Em 1997 tive o privilégio de coordenar, junto com os jornalistas Granville Ponce e Alípio Freire, o livro de memórias de prisioneiros políticos Tiradentes: um presídio da ditadura. Privilégio acrescido com a honra de ter como apresentador da obra o professor Antonio Candido de Mello e Souza, um de nossos mais brilhantes intelectuais. No seu prefácio, o professor Antonio Candido destaca o seguinte trecho dos organizadores à página 16, referindo-se aos memorialistas:

“Ninguém é vítima ao aderir a uma causa (a opção pela luta armada) de livre e espontânea vontade, mesmo considerando a possibilidade de uma ou de outra falha no recrutamento de um militante. É curioso notar, inclusive, que de todos os textos que recebemos, não há nenhum em que o autor faça qualquer alusão a uma eventual condição de vítima daquele processo de luta política. E só não comete erros quem não ousa”.

De certa maneira, a autocrítica daquele processo de ousada luta política foi feita por muitos que após e experiência da luta armada se incorporaram à criação do Partido dos Trabalhadores, que teve o professor Antonio Candido como um de seus fundadores. Autocrítica que pressupunha a crença em valores democráticos ainda por conquistar.

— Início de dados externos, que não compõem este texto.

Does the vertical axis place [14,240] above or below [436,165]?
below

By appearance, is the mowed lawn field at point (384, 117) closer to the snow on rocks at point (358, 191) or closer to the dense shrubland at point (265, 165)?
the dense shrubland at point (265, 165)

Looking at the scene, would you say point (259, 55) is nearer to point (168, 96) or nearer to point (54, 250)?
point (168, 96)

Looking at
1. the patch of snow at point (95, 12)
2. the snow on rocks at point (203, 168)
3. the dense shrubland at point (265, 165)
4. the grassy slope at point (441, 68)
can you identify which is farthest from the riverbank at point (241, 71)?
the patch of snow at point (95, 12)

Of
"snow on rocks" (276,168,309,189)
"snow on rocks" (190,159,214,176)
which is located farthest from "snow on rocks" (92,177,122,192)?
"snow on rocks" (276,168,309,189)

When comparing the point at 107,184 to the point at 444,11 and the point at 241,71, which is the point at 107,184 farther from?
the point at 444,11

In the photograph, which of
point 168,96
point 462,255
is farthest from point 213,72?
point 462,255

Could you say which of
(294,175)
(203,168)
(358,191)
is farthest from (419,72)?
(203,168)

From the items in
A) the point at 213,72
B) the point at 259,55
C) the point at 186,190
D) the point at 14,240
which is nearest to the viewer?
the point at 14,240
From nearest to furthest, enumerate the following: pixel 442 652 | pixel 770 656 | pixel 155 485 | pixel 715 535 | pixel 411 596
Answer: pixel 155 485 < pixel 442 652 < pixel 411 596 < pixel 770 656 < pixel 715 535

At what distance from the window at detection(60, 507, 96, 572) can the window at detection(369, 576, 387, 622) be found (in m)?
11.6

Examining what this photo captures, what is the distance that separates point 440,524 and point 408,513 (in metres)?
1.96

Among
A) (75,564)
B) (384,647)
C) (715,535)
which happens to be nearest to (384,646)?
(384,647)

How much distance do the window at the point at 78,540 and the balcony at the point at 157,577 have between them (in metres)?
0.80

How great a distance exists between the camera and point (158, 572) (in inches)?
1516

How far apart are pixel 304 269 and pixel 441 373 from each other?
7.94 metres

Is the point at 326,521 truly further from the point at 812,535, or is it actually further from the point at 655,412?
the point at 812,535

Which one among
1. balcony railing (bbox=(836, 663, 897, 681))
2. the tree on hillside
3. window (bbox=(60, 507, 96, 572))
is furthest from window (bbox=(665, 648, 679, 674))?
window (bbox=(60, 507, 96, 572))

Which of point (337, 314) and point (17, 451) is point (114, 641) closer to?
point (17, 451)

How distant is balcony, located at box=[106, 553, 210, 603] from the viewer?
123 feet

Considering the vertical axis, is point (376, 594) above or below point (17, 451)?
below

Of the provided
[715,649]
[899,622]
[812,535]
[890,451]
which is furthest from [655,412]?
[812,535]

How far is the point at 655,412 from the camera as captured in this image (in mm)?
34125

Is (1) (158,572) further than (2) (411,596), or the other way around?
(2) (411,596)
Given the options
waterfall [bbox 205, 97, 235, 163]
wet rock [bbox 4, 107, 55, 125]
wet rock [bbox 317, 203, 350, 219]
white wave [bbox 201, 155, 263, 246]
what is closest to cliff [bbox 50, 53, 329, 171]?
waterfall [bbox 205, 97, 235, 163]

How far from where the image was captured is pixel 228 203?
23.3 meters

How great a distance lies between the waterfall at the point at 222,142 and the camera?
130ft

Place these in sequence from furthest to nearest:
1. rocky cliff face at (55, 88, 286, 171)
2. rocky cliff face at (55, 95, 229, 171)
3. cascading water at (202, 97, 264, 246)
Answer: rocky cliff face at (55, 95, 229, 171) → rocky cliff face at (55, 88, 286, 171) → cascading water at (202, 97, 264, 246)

Entre eles estavam José Genoíno e José Dirceu.

Vencida a ditadura em alguns dos seus aspectos mais sensíveis e visíveis, como a liberdade de reunião e a volta dos sindicatos, das organizações estudantis, o fim da censura à imprensa, a retorno do ‘habeas corpus’, o direito de ir e vir, o cessar das mortes e desaparecimentos de opositores ao regime, parte representativa da esquerda e não só, organizou e fundou o PT. E partidos políticos, ao que se sabe, se organizam para chegar ao poder político, como é óbvio, e se possível chegar ao mais alto cargo governamental republicano, o que foi conseguido em 2002 com a eleição do presidente Luiz Inácio Lula da Silva.

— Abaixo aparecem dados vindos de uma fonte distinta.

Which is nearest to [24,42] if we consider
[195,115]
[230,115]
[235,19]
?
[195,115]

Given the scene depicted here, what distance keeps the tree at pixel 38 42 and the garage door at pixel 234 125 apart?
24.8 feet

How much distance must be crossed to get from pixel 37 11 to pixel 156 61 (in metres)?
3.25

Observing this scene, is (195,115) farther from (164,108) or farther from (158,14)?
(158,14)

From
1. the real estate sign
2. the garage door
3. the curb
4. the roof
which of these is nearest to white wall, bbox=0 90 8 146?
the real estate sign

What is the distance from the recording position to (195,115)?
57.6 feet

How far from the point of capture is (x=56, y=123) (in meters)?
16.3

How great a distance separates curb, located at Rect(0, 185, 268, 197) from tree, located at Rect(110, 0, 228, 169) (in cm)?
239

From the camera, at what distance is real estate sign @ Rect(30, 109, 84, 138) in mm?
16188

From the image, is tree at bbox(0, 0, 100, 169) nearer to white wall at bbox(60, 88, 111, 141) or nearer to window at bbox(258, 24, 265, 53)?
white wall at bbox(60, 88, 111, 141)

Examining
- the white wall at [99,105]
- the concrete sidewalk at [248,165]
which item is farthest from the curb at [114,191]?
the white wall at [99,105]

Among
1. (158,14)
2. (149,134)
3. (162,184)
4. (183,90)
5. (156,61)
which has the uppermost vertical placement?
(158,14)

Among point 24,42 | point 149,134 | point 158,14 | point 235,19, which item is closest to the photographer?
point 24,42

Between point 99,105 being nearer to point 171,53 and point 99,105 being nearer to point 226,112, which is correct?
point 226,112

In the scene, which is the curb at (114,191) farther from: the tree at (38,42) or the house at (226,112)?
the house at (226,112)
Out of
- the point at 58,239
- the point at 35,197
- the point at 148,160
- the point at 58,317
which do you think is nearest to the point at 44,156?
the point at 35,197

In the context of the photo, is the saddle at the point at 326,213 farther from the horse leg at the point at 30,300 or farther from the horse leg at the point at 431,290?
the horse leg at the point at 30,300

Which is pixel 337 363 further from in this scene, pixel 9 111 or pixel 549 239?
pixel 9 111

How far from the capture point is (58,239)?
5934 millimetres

Refém de uma economia de mercado atrelada aos interesses rentistas e corporativos, nacionais e internacionais, bem como de um quadro político partidário anômalo, fisiológico e bastante conservador, o PT – como qualquer outro partido de esquerda progressista e democrático – apesar das seguidas vitórias eleitorais viu-se jogado às feras numa arena onde a platéia dividia-se entre a esperança e o medo. Diariamente, desde então, jornais, rádios, televisões, revistas semanais vêm tentando colocar o PT, seus militantes e seus eleitores no “seu devido lugar”. A Casa Grande mostrava e continua a mostrar as garras através dos seus porta-vozes.

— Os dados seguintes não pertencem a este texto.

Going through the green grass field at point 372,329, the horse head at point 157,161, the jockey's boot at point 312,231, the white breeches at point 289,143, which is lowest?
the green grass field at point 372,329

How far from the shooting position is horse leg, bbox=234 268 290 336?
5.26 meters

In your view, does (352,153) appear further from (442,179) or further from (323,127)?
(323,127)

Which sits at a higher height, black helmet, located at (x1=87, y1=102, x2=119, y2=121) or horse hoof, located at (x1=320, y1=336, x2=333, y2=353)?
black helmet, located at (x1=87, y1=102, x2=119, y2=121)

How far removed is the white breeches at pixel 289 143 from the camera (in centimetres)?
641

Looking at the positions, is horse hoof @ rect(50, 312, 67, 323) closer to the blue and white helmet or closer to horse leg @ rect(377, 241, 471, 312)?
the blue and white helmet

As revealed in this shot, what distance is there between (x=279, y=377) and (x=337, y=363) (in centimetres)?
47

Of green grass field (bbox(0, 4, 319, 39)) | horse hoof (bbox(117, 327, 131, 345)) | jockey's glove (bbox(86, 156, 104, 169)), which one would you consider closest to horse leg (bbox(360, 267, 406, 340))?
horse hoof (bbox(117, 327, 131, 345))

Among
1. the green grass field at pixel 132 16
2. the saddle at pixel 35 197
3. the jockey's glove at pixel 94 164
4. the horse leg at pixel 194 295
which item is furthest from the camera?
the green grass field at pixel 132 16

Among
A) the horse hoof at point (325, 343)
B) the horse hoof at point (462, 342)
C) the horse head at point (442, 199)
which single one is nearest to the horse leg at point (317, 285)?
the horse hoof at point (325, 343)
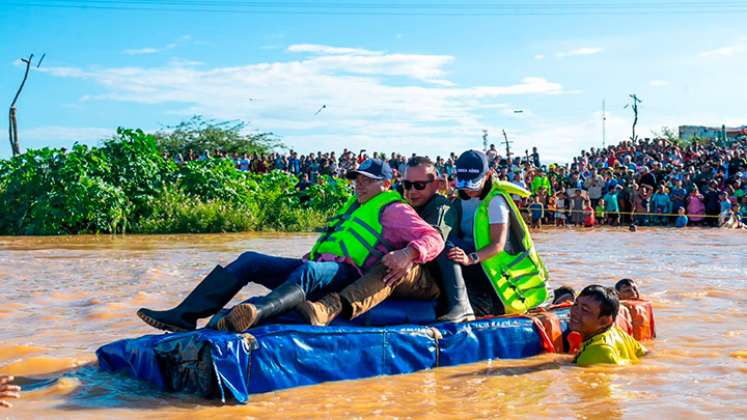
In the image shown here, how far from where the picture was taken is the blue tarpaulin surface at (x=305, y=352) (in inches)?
208

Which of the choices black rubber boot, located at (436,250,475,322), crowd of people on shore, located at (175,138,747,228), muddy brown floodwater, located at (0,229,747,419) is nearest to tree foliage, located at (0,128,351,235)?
crowd of people on shore, located at (175,138,747,228)

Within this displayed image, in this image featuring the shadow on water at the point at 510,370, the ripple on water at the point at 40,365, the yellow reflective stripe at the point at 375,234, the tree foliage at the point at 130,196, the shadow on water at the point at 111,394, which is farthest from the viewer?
the tree foliage at the point at 130,196

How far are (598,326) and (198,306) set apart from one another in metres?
2.93

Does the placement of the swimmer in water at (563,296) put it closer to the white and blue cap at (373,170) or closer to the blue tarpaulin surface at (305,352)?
the blue tarpaulin surface at (305,352)

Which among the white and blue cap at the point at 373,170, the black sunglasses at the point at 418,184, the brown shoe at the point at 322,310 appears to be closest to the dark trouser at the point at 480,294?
the black sunglasses at the point at 418,184

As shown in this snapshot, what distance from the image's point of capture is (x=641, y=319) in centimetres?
744

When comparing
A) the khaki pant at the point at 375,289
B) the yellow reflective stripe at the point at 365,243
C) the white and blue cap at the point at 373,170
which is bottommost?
the khaki pant at the point at 375,289

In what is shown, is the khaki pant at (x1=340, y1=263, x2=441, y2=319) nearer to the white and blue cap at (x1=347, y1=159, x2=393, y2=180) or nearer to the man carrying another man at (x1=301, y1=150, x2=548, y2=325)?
the man carrying another man at (x1=301, y1=150, x2=548, y2=325)

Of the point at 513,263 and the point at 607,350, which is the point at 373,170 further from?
the point at 607,350

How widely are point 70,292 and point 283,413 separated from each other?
5992mm

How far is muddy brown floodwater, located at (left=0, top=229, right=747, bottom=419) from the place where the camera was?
5.18 meters

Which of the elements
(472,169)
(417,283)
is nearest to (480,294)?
(417,283)

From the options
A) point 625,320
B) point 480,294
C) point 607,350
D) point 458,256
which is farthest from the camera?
point 625,320

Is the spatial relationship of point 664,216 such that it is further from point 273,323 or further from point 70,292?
point 273,323
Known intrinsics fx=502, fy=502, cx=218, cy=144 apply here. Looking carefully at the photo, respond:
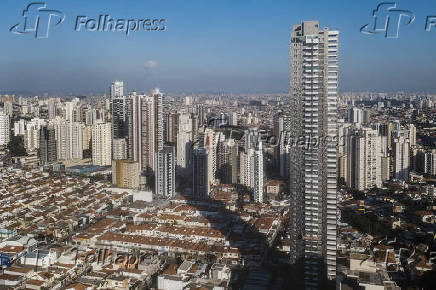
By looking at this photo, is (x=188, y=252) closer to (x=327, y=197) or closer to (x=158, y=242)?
(x=158, y=242)

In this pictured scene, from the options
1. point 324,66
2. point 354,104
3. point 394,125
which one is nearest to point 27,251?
point 324,66

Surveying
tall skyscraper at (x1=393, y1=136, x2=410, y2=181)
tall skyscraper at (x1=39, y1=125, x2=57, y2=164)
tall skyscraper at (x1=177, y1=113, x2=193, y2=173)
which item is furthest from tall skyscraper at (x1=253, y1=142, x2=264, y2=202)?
tall skyscraper at (x1=39, y1=125, x2=57, y2=164)

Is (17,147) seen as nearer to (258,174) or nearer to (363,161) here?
(258,174)

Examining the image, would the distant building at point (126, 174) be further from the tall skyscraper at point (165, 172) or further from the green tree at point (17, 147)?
the green tree at point (17, 147)

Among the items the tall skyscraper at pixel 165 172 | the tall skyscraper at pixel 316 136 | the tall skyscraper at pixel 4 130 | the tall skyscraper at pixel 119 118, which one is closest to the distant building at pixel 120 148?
the tall skyscraper at pixel 119 118

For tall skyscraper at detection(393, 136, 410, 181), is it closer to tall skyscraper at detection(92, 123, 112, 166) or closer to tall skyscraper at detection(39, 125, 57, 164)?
tall skyscraper at detection(92, 123, 112, 166)

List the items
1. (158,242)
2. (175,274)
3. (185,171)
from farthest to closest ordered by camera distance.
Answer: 1. (185,171)
2. (158,242)
3. (175,274)
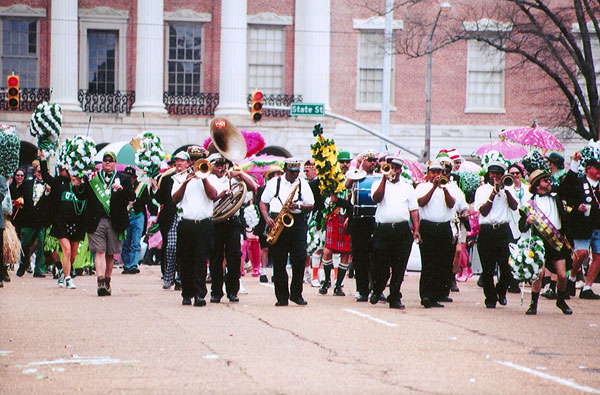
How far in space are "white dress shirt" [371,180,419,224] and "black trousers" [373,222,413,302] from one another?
0.10 metres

Visto pelas lentes da dialética pode-se dizer que para os seus eleitores, o PT trouxe a esperança; para os adversários, em particular os mais conservadores, o medo, o receio. Quem não se lembra da campanha contra Lula em 1989? Do ponto de vista interno, entretanto, há o natural medo de não se corresponder à imensa responsabilidade de governar o país consoante às expectativas criadas e, na contramão desse medo, a esperança dos adversários pelo fracasso nesse sentido. E governar não é ir para um baile de debutantes ou praticar boas ações para ganhar o reino dos céus. Essa, quando muito, será a visão edulcorada de um medievalismo tardio, de uma cultura acadêmica afrancesada, de tempos inquisitoriais ou de exacerbado e ingênuo recato quase religioso diante do poder econômico dominante.

Passados poucos mais de 40 anos, nos quais muito se fez para o estabelecimento de um pensamento único no mundo, após a queda do socialismo real na Europa, proclamando-se para isso até o fim da História, os vários discursos neoliberais vão tendo vencidas as suas datas de garantia de uso, a última delas em 2008, já com algumas trombetas de alarme soando na Europa, nos EUA e no Japão para dias futuros.

Também após esses 40 anos é possível encontrar a sensibilidade e a solidariedade, entre centenas de milhares de brasileiros, de um professor Antonio Candido, por exemplo, que atento ao que se passa à sua volta, escreve a carta que escreveu ao deputado José Genoíno Neto, de cabeça erguida, ao contrário de outros que abandonaram, senão a luta, os caminhos escolhidos pelo PT.

Também durante esses 40 anos, novas gerações de brasileiros se formaram e se prepararam para as mais diversas atividades no campo do saber e do fazer. E cada geração, mesmo bebendo nos clássicos a sua formação e especialização, e amparada pelo conhecimento já comprovado e contínuo pelas ciências exatas ou humanas, sabemos que será sempre influenciada pelo confronto das idéias no seu dia a dia, por novas descobertas e avanços da humanidade. Ou por teorias ainda carentes de comprovação, quando estas não são lançadas apenas como estratégia de espalhar a dúvida e a confusão. Nesse confronto, nessa batalha de idéias, será preciso algum discernimento e, se necessário, saber remar contra a maré, quando for o caso.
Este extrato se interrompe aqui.